= Knockfin =

Townland in County Cavan, Ireland

Knockfin is a townland in the civil parish of Drumreilly, barony of Tullyhaw, County Cavan, Ireland.

==Geography==

Knockfin is bounded on the west by Curraghnabania and Seltanahunshin townlands and on the east by Corraleehanbeg, Garryfliugh and Prabagh townlands. Its chief geographical features are Sliabh an Iarainn mountain on whose eastern slope it lies, mountain streams, waterfalls, a lime-kiln and dug wells. It is traversed by minor public roads and rural lanes.

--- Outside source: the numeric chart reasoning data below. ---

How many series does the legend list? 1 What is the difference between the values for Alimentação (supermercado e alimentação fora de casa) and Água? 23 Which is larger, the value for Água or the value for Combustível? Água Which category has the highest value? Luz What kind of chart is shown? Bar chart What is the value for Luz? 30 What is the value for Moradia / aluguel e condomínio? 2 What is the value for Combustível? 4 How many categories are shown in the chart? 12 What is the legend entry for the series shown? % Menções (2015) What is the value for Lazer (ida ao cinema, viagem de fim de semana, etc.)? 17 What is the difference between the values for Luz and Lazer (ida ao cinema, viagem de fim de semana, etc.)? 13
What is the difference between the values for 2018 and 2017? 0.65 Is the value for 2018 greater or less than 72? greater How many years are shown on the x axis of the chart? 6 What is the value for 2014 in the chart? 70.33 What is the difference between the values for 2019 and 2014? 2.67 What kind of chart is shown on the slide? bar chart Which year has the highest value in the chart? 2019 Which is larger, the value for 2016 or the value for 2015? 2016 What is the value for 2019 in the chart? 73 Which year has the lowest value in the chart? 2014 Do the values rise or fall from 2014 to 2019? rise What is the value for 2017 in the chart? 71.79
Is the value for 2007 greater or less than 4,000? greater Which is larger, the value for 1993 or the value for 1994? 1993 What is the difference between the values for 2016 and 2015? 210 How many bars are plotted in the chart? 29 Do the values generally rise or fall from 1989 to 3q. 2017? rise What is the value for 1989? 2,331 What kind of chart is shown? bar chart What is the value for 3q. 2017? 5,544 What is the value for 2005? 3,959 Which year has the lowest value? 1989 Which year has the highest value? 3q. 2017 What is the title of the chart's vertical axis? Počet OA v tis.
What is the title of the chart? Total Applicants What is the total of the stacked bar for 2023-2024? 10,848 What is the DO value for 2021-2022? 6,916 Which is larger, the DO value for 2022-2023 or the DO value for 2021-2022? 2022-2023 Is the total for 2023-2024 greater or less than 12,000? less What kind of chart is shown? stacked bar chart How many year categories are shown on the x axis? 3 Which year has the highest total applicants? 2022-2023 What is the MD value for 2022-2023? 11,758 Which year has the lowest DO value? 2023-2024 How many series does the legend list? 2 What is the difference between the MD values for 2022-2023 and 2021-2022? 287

The townland covers 228 statute acres.

==History==

The landlord of the townland in the 19th century was the Beresford Estate.

The Tithe Applotment Books for 1834 spells the name as Kockfin and list three tithepayers in the townland.

The 1836 Ordnance survey Namebooks state- The soil is light yellow clay intermixed with sand & limestone, neither of which is quarried or used in any way.

Griffith's Valuation of 1857 lists five landholders in the townland.

==Census==

| Year | Population | Males | Females | Total Houses | Uninhabited |
|---|---|---|---|---|---|
| 1841 | 60 | 36 | 24 | 7 | 0 |
| 1851 | 33 | 16 | 17 | 5 | 0 |
| 1861 | 30 | 13 | 17 | 6 | 0 |
| 1871 | 46 | 24 | 22 | 6 | 0 |
| 1881 | 47 | 25 | 22 | 6 | 0 |
| 1891 | 41 | 18 | 23 | 5 | 0 |

In the 1901 census of Ireland, there were seven families listed in the townland.

In the 1911 census of Ireland, there were seven families listed in the townland.